Last updated December 14th 2015
At the recent Metropolitan Opera broadcast of Il Trovatore, mezzo Dolora Zajick retold an anecdote about a tiny restaurant in Italy with a very rare wine that offers a bottle to anyone who can explain the plot of the opera. “The bottle,” she concluded, “is still there.” We won’t try to explain the plot, but we promise it’s not really that complicated and it doesn’t matter, anyway. With thunderous heroic arias, choruses that bring you to your feet and hair-raisingly dramatic ensembles between four main characters, it’s the music that will make you fall in love with Il Trovatore… and we predict that the singers won’t disappoint on that score either.
Conductor Daniel Oren is making his return for the first Verdi opera of the season, and as usual when he is involved, the cast is impressive. In the role of Manrico, the Troubador of the title, Gustavo Porta will be joined by Alfred Kim, a Korean tenor in his first visit to the Israel Opera. As Leonora, Manrico’s self-sacrificing beloved, we will hear soprani Sveta Vassileva, Dinara Alieva and our own Ira Bertman. The Conte di Luna, one of Verdi’s famously difficult baritone roles, will be shared by three baritones: the amazing Ionut Pascu, George Petean, and Korean baritone Tito You in his Israel Opera debut.

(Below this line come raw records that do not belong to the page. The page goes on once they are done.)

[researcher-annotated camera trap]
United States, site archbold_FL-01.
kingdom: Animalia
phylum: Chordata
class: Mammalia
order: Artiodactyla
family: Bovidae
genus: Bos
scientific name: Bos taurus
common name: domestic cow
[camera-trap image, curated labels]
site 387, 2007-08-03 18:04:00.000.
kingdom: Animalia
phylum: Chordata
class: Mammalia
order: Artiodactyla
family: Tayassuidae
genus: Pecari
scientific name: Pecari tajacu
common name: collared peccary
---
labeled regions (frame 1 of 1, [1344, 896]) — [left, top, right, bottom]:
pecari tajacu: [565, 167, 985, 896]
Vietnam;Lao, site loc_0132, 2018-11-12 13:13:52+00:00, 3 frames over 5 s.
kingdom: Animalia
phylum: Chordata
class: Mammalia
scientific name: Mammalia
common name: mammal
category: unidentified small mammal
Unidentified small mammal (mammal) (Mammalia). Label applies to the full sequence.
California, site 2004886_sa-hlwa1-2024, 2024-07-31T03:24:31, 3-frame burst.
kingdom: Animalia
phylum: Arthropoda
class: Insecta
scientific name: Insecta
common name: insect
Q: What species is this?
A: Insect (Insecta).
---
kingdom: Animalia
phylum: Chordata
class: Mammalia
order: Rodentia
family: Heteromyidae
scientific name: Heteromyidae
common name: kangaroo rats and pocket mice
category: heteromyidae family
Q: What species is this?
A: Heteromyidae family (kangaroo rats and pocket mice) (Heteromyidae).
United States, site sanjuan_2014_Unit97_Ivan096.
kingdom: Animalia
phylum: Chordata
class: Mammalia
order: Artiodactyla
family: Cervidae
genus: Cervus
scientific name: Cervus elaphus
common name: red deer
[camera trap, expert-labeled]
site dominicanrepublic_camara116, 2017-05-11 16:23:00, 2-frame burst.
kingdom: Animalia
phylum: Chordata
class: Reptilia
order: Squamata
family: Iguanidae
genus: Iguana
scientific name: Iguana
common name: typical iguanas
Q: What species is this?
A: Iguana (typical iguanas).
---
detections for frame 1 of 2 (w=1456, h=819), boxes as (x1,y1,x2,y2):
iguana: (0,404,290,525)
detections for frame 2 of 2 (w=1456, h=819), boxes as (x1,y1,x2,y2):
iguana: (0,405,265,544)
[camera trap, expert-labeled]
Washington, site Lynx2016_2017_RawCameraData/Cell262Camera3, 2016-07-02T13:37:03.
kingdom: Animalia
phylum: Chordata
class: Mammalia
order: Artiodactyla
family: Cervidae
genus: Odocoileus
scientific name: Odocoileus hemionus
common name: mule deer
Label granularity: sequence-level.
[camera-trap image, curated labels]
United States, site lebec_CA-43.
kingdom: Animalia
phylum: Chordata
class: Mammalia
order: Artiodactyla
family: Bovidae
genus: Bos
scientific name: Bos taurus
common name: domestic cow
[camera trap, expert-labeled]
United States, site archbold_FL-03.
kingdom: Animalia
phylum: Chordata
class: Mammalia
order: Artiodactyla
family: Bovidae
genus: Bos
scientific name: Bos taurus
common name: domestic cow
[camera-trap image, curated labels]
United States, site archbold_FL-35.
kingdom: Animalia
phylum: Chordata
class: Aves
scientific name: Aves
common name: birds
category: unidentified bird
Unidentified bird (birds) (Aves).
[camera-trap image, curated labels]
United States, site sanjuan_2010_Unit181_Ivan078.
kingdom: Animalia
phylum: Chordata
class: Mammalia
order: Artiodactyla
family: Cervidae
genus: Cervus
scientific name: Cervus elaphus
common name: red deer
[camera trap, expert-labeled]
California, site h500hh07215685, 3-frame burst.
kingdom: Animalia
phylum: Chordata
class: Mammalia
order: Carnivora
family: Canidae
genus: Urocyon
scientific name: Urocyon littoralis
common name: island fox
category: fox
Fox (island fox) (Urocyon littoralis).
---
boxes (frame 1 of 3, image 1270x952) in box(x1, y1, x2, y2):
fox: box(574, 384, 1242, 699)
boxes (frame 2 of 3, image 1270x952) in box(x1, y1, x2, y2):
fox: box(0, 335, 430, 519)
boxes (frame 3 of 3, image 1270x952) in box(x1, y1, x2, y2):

Possibly the most fascinating character in this opera is the gypsy Azucena, a loving mother to Manrico, but a woman half-crazed with vengefulness towards those who wronged her in the past. In one of Verdi’s most mind-blowing roles for mezzos, we’ll hear two singers who are new to us but have already sung at the greatest houses in the world, including La Scala, Covent Garden and the Met: Albanian mezzo Enkelejda Shkosa and American Marianne Cornetti.
Last but certainly not least on this impressive roster is hunky bass-baritone Carlo Striuli as Ferrando, who opens the opera and begins to unfold the aforementioned bizarre plot.
The director is also a regular here in Israel – Michal Znaniecki, a renowned Polish director known for his large and highly detailed productions. We’ve seen his Ernani, La traviata, and Un ballo in maschera, and most recently he directed Carmina Burana at the Masada Opera Festival.
You can meet the people behind this production at the traditional pre-opening lecture, led by the Israel Opera’s artistic director Michael Ajzenstadt, on Saturday, December 26 at 11:00. More cool events are Opera Talkbacks, which are Q&A sessions with the cast of the performance, and Backstage Tours, scheduled before the performance on select nights. Check out the dates, prices and more details below, and visit www.israel-opera.co.il to get your tickets!
Performances will take place from Thursday, December 31, 2015 to Saturday, January 16, 2016, with after show Opera Talkback on January 4, 7, 11, and 14, and backstage tours at 18:30 on January 4, 5, 11, and 12. Ticket prices range from 190 – 438 NIS.